As Prime Minister Theresa May struggles to hash out a deal during the cross-party talks she promised after her Brexit withdrawal agreement was defeated by a stunning 230-vote margin, marking the worst defeat for a British government since the 1920s, a group of MPs are apparently so frustrated with this whole Brexit trainwreck that they're willing to risk being effectively expelled from their parties (or what Brits call "deselection") for a shot at a workable solution.
Case in point: According to reports published by Buzzfeed and CNN an influential cross-party group of MPs lead by Tory Remainer and former Attorney General Dominic Grieve is moving to table an amendment that would effectively tear up the parliamentary rule book and allow a mass of backbencher MPs to seize power from the government - something that would be practically unprecedented in the history of British politics - to decide what business comes before the Commons.
Ultimately, the measure would be intended to allow Parliament to pass legislation to delay Article 50 and put off Brexit, something that May is reportedly quietly considering as an option but has continued to publicly oppose. This comes after MPs earlier this month passed two amendments that limited May's ability to run out the clock to force MPs to vote for her deal by threatening a 'no deal' scenario as the only alternative.
If the new amendment, which the group plans to table on Monday, the same day when May is expected to present her "Plan B", which is expected to be put to a vote the following week. If the motion is brought for a vote, it would mark the fifth high stakes vote in the House of Commons this month (the two prior amendments, the deal vote, the no confidence vote and now this).
Here's Buzzfeed with a synopsis of the plan...
Rebels are now coalescing around a new amendment which would overturn centuries of constitutional rules that give government business precedence in the Commons.
If the amendment succeeds, it would allow a motion put forward by a minority of 300 MPs across five parties – including 10 MPs from the governing party – to stand as the first order of business.
This would let a cross-party coalition of backbench MPs to grab power from the government and allow bills to be brought up and considered by the House.
Legislation could then be tabled by backbenchers to block a no-deal Brexit – something for which there is likely to be a Commons majority.
...and a draft of the amendment.
The plan, which MPs are calling European Withdrawal 3.0, backbenchers would be able to compel the government to request that Article 50 be delayed.
A critical part of the bill - dubbed European Withdrawal 3.0 - would postpone the UK's departure from the European Union on March 29 if parliament fails to agree on a way forward by then. That is the day on which Article 50 - the timetable for the UK's withdrawal - expires. Any extension would have to be agreed by the other 27 members of the EU.

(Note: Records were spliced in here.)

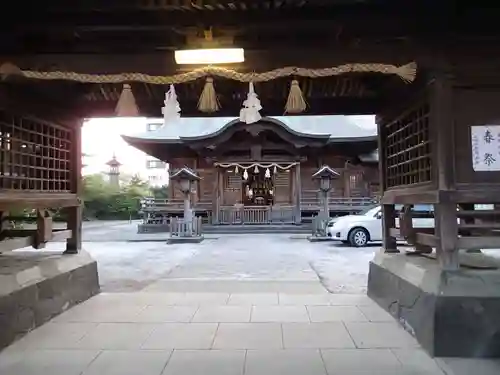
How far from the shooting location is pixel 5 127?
231 inches

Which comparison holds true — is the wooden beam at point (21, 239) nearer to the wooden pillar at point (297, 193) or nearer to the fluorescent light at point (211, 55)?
the fluorescent light at point (211, 55)

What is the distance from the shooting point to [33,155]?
650 cm

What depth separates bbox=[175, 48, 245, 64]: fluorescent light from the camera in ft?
15.6

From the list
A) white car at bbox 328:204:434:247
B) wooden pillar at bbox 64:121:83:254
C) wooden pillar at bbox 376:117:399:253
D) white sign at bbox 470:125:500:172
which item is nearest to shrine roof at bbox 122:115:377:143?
white car at bbox 328:204:434:247

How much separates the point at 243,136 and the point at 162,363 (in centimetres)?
2089

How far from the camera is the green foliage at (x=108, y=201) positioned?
139 feet

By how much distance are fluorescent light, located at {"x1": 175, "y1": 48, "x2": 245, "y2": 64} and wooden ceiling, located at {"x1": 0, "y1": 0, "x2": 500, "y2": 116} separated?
166 mm

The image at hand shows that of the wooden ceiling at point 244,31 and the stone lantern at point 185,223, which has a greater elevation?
the wooden ceiling at point 244,31

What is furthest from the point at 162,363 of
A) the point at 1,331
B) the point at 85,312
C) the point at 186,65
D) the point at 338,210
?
the point at 338,210

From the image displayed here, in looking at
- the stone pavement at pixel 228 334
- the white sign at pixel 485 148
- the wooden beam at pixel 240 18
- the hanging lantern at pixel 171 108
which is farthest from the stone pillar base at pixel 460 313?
the hanging lantern at pixel 171 108

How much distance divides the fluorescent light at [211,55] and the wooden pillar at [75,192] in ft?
12.1

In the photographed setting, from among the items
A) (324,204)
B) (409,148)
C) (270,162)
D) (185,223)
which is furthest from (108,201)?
(409,148)

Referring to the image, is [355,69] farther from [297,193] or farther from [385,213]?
[297,193]

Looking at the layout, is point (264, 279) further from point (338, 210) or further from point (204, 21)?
point (338, 210)
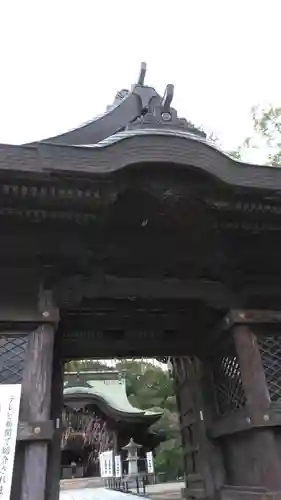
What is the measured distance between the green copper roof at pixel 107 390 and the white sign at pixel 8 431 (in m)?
12.4

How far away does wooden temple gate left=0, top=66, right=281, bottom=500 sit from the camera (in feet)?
10.6

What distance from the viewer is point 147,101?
16.4ft

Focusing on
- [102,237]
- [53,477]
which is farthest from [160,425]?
[102,237]

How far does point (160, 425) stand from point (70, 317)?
15100 millimetres

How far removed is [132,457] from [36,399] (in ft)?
40.6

According to a research paper just published by the House of Commons library, the bill means that "the government would be compelled to request an extension of the two-year negotiating period under Article 50." It says "the drafters of the Bill specifically contemplate an extension of just over 9 months, from 29 March 2019 to 31 December 2019."
But it's still unclear whether this plan has a strong chance of passing, given that no clear consensus alternative to May's plan has emerged. One MP who opposed the plan told CNN that he believes seizing power from the government would be an affront to the British people, who voted for Brexit. The notion that the amendment would allow a minority of 300 MPs to control what business is brought in front of the House of Commons is also controversial as it cuts against the constitutional principal mandating that only a government with a majority be able to control business.
"I cannot think of any precedent for Parliament giving itself control over the government. It is genuinely historic. We used to take power from kings and peers and now we are arguably taking it away from the British people, and we are doing it in an arbitrary way because we do not like what they have said."
However, one MP who apparently supports the effort said the notion that it would be somehow undemocratic isn't accurate, because any final decision would still require the support of a majority MPs.
"...An MP involved in the plan insisted: “The idea that there’s something undemocratic about this when anything that ultimately happens will require a majority is cobblers.”
Regardless of what happens, while US markets are closed on Monday for the Martin Luther King Jr. Day holiday, it's looking like it will be another extremely eventful day in the UK.